-- start SUPPLIED DATA --
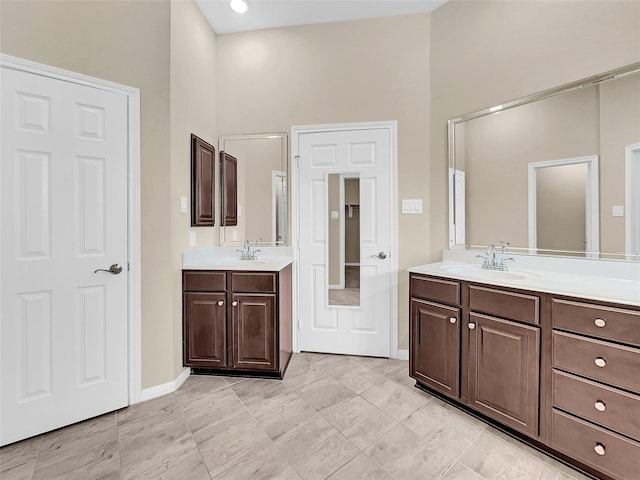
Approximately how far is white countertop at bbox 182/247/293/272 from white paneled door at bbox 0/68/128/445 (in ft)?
1.70

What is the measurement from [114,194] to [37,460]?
4.88 feet

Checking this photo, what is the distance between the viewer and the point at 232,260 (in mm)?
2701

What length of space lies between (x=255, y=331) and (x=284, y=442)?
2.69 ft

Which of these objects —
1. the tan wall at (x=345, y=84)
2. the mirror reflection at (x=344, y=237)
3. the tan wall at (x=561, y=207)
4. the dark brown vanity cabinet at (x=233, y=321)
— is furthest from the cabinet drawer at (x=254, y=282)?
the tan wall at (x=561, y=207)

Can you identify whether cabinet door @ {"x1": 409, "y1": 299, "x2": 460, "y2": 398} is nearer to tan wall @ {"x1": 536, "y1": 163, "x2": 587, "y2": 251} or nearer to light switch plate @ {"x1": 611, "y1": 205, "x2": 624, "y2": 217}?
tan wall @ {"x1": 536, "y1": 163, "x2": 587, "y2": 251}

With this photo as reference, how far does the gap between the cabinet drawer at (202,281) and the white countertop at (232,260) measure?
47mm

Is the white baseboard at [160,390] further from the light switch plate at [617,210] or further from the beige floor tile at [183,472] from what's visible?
the light switch plate at [617,210]

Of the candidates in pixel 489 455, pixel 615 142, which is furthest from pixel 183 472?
pixel 615 142

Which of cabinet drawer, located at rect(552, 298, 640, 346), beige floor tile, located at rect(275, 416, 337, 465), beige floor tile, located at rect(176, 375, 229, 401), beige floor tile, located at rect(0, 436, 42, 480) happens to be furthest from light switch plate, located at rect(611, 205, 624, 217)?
beige floor tile, located at rect(0, 436, 42, 480)

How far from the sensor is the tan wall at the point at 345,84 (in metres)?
2.64

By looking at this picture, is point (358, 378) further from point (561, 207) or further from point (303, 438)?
point (561, 207)

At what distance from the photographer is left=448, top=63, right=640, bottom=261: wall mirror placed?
170cm

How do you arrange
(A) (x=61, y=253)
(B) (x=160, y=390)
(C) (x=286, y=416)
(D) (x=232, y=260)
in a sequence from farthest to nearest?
(D) (x=232, y=260)
(B) (x=160, y=390)
(C) (x=286, y=416)
(A) (x=61, y=253)

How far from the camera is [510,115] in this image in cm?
216
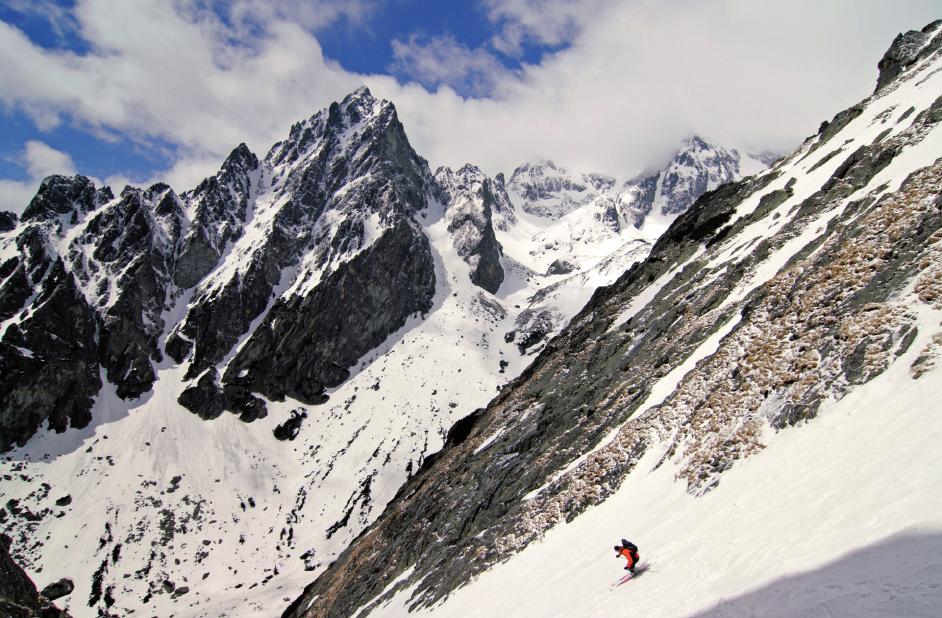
-- end SUPPLIED DATA --
### WHAT TO PRODUCE
Count the lines in the rows above that contain the word "drawer", and give only that number.

### EXPECTED OUTPUT
3